11:05 25 mins	Balancing Run-Time Customization and Compile-Time Optimization in HPC Karl Rupp Abstract: Many publications in high performance computing deal with the optimization of one or a few specific computational kernels on a given hardware architecture. The typical implicit assumption at the beginning of such research is that the hardware and software stack is known a-priori. Thus, hardware details such as cache sizes are explicitly known and software switches such as compiler flags can be optimized without constraints. When providing software for high performance computing --- either in the form of standalone packages or libraries --- the target machine is likely to consist of different hardware and a different software stack. Thus, providing optimal performance for an a-priori unknown target machine is a significant challenge, even if optimal implementations for several hardware and software stacks are known to the developers of the software. On the other hand, typical research involves a high degree of experimentation; for example, different preconditioners for the solution of large sparse systems of equations should be compared with reasonable effort, thus requiring the ability to customize functionality at run-time. Such run-time customization is sooner or later in conflict with compile-time optimizations, where indirections should be avoided whenever reasonable. This talk explores which trade-offs between run-time customization and compile-time optimizations can be considered reasonable. While there is no general answer to this question, this talk discusses some lessons learnt during the development of the free open source libraries PETSc and ViennaCL. In particular, the current approaches and future directions in dealing with a broad range of graphics processing units as well as vector extensions in central processing units are presented.
11:30 25 mins	Fully algebraic two-level overlapping Schwarz preconditioners for elasticity problems Alexander Heinlein, Christian Hochmuth, Axel Klawonn Abstract: Different parallel two-level overlapping Schwarz preconditioners with Generalized Dryja--Smith--Widlund (GDSW) and Reduced dimension GDSW (RGDSW) coarse spaces for elasticity problems are considered. GDSW type coarse spaces can be constructed from the fully assembled system matrix, but they additionally need the index set of the interface of the corresponding nonoverlapping domain decomposition and the null space of the elasticity operator, i.e., the rigid body motions. In this paper, fully algebraic variants, which are constructed solely from the uniquely distributed system matrix, are compared to the classical variants which make use of this additional information; the fully algebraic variants use an approximation of the interface and an incomplete algebraic null space. Nevertheless, the parallel performance of the fully algebraic variants is competitive compared to the classical variants for a stationary homogeneous model problem and a dynamic heterogenous model problem with coefficient jumps in the shear modulus; the largest parallel computations were performed on 4,096 MPI (Message Passing Interface) ranks. The parallel implementations are based on the Trilinos package FROSch.
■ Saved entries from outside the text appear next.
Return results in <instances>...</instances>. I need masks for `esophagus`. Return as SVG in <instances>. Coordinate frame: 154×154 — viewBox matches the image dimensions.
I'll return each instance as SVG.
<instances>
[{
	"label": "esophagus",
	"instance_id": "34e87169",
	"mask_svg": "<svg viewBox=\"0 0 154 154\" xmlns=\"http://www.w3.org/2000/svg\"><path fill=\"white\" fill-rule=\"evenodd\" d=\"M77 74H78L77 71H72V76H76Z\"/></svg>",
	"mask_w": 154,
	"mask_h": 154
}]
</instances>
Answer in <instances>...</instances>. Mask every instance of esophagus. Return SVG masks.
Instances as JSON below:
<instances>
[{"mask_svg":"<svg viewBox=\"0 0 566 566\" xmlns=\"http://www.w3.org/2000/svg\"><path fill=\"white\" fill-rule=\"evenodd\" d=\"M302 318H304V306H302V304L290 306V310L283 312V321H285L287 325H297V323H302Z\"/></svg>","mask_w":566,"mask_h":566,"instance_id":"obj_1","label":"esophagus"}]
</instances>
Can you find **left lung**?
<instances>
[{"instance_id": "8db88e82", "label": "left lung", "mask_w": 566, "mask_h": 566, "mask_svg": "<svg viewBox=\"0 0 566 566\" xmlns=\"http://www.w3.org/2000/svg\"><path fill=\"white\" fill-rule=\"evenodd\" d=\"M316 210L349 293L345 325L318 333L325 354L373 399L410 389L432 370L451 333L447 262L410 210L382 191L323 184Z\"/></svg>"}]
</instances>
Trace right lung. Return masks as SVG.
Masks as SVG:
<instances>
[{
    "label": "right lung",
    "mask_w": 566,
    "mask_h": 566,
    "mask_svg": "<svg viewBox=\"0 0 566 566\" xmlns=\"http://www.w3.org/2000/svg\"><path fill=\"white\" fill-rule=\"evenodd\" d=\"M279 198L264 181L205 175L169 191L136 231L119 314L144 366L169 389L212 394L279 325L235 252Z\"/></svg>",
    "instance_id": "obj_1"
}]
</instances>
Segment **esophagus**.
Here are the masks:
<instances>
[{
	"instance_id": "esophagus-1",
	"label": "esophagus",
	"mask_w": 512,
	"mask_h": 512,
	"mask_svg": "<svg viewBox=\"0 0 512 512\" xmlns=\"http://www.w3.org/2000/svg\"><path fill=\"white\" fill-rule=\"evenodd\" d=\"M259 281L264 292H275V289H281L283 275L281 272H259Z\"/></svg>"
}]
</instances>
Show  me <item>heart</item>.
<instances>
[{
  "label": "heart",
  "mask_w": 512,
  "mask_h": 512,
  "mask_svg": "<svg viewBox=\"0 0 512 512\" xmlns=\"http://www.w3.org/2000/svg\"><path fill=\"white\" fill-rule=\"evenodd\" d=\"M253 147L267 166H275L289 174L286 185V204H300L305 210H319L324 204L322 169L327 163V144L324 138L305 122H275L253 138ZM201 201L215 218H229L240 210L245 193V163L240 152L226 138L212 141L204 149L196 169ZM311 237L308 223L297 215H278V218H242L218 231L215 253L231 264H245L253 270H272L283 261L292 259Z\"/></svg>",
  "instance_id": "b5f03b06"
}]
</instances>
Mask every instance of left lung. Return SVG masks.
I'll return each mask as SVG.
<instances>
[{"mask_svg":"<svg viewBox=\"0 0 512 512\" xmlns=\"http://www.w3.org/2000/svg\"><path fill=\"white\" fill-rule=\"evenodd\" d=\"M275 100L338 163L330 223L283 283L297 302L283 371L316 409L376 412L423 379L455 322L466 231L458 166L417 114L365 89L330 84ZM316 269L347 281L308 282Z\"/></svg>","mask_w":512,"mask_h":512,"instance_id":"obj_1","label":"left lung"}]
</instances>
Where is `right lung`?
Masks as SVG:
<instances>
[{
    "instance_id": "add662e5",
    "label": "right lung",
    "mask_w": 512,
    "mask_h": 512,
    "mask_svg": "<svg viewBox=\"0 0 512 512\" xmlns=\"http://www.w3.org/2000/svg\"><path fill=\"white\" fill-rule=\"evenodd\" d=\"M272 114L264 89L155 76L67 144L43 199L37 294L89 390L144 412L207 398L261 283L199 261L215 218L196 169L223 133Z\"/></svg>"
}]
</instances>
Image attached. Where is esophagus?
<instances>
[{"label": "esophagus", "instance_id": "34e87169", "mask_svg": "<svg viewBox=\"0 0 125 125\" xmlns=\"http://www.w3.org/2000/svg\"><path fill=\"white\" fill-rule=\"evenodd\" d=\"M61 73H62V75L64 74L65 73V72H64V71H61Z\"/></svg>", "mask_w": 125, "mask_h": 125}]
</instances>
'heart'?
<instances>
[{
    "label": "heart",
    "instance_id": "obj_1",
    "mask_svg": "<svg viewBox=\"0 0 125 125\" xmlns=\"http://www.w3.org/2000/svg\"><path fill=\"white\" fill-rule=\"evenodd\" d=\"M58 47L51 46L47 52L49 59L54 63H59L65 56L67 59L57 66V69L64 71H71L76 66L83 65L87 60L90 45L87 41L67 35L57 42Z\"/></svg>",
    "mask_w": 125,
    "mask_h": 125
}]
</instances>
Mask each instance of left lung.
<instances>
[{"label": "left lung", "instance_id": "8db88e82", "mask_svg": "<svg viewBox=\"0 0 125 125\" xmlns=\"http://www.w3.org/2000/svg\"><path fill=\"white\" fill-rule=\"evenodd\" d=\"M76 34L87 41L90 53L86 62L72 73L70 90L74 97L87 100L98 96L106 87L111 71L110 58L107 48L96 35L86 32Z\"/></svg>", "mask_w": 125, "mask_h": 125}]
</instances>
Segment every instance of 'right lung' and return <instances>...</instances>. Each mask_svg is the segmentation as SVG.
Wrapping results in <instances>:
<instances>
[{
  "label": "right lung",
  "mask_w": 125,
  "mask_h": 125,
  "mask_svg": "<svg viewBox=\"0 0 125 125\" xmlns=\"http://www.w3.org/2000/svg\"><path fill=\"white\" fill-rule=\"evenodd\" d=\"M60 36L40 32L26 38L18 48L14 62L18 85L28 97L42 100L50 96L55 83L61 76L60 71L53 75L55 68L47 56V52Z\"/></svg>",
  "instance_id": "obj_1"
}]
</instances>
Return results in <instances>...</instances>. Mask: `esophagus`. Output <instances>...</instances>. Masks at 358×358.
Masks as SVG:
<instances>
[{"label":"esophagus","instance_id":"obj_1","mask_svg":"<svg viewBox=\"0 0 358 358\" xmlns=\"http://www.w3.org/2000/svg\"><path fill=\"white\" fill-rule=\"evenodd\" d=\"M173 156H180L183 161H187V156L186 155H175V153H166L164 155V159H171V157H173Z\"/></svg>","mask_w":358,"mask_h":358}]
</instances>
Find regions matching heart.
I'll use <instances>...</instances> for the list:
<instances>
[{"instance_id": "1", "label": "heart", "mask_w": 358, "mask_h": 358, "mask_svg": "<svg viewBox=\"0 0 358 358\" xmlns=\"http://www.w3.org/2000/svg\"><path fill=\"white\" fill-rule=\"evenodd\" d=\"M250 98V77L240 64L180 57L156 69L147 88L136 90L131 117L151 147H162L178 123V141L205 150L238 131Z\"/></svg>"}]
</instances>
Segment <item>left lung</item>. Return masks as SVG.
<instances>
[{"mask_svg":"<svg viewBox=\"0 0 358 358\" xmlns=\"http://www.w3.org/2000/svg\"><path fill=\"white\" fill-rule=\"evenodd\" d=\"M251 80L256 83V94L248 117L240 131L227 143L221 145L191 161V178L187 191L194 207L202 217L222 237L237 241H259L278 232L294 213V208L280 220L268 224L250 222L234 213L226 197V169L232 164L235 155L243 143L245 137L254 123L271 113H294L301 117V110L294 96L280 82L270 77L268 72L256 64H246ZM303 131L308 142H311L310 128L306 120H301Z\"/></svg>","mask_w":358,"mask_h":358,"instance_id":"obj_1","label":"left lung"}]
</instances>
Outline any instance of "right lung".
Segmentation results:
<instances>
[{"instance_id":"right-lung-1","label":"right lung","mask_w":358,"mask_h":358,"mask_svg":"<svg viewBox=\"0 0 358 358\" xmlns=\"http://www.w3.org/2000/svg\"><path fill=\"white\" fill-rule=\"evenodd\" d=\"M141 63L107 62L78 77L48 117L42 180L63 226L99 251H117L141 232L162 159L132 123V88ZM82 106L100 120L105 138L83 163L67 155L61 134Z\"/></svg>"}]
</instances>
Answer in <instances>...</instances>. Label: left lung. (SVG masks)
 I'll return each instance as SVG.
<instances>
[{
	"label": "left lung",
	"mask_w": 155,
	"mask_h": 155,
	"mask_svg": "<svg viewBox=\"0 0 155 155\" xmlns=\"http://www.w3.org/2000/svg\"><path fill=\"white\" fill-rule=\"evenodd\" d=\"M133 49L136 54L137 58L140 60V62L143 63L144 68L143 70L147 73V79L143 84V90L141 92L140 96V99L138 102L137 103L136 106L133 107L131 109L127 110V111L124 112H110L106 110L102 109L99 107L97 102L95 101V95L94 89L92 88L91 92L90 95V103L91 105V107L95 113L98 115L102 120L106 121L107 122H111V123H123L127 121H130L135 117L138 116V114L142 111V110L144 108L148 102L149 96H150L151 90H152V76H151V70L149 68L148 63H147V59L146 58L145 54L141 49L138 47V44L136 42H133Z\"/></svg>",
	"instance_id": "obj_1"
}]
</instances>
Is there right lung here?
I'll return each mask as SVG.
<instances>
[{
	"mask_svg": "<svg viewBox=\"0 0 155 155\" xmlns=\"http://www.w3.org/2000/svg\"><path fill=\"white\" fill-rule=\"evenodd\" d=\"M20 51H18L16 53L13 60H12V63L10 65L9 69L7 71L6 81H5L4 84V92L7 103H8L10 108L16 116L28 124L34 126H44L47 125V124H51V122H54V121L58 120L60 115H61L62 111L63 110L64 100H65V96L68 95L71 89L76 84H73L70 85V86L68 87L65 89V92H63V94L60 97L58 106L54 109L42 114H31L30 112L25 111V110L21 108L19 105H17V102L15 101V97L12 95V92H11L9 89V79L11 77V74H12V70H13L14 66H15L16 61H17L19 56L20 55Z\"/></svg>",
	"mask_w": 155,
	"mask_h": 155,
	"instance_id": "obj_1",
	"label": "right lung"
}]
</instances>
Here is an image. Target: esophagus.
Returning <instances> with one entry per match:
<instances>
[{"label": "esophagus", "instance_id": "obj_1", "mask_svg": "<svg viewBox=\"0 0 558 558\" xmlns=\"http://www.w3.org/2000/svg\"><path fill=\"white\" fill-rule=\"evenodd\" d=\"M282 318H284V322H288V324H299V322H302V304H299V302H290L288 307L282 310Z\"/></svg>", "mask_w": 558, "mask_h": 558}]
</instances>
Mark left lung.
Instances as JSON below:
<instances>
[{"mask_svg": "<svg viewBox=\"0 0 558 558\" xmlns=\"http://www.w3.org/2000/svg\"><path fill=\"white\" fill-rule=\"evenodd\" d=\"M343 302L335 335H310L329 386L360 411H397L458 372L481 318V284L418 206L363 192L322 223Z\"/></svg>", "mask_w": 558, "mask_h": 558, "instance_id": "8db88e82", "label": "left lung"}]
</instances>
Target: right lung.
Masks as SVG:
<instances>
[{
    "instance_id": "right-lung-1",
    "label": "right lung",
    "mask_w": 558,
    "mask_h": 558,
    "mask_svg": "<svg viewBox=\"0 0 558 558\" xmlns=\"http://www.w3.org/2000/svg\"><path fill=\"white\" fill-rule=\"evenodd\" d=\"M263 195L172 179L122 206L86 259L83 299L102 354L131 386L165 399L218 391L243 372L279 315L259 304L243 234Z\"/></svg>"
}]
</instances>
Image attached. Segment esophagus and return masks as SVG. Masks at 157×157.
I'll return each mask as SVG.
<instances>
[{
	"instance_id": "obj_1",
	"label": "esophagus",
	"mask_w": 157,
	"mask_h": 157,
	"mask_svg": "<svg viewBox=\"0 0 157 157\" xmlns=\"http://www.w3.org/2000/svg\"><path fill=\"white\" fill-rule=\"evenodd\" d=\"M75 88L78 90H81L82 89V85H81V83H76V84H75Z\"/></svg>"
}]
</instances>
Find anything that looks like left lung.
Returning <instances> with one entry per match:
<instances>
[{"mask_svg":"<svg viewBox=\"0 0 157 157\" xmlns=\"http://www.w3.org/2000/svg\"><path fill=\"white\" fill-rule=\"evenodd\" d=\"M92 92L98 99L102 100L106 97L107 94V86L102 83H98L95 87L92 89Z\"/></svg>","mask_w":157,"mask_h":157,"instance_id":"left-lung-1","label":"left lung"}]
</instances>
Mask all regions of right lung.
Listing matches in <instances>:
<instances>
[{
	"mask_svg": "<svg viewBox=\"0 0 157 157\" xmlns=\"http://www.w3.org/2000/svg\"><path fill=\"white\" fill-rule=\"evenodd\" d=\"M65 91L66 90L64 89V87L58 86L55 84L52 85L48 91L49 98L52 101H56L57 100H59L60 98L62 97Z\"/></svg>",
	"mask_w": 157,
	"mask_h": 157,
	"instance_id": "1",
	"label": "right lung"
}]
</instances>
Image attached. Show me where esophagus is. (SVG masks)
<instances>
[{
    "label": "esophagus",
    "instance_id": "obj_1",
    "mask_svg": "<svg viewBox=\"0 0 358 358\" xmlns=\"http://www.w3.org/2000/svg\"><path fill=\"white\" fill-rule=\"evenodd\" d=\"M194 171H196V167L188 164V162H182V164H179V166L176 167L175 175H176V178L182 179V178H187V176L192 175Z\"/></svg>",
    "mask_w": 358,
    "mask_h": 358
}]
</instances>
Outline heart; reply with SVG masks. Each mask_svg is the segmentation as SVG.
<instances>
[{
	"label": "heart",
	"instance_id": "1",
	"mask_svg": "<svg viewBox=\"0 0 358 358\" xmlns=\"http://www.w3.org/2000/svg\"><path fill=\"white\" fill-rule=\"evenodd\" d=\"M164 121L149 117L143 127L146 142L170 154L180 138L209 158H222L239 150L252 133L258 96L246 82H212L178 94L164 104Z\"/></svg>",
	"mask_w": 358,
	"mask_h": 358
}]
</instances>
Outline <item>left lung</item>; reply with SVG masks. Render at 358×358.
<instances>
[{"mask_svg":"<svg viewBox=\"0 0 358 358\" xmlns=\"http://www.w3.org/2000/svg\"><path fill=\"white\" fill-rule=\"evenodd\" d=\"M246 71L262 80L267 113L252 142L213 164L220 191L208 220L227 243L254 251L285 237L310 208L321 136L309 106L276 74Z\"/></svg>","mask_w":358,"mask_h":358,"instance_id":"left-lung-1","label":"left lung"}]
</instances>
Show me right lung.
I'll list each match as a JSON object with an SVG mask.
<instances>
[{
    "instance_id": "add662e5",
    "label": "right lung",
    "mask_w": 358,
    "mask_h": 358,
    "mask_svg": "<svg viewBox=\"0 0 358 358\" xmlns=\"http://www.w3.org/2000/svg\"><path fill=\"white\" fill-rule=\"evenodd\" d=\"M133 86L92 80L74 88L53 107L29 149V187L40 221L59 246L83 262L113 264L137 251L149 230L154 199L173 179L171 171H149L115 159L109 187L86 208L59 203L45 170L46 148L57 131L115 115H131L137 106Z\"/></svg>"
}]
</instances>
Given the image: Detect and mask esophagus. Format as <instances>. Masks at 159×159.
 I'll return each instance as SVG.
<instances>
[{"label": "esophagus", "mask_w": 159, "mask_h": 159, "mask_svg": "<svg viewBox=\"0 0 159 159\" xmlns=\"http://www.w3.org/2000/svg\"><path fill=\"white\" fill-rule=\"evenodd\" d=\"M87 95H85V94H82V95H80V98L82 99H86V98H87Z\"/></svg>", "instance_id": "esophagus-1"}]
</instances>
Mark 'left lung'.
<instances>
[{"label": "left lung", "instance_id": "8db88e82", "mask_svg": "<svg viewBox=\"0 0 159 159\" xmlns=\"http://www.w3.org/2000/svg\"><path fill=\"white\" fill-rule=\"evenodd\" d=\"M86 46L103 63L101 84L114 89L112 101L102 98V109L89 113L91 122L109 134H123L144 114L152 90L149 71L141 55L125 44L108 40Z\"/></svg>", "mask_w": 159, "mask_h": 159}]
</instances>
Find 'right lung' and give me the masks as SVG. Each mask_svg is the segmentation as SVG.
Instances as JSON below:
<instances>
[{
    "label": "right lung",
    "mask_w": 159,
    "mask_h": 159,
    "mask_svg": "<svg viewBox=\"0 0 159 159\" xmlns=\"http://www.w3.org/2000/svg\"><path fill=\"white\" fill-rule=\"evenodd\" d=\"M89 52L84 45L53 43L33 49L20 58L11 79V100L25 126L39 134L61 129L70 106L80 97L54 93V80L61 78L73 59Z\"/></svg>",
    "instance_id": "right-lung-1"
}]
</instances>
11:55 25 mins	Simple and fast software approaches for building differential equation solvers Garth Wells Abstract: There are now many excellent, freely available software libraries in the research community that support application and methods research, as well as research into the details of software and hardware approaches and implementations. The diversity of approaches and the willingness to share has enhanced the research community. I will reflect upon my involvement with the FEniCS Project (https://fenicsproject.org) over a number of years, and in particular approaches and strategies that have been successful as well as approaches that proved less fruitful. Recently, the range of available software tools has blossomed (particularly with respect to high-level, just-in-time compiled languages) and this is led to changes in direction and changes in ideas for developing simple yet fast tools. I will present some examples, which will include examples of how recent developments have changed my views on how scientific software can be best developed and shared.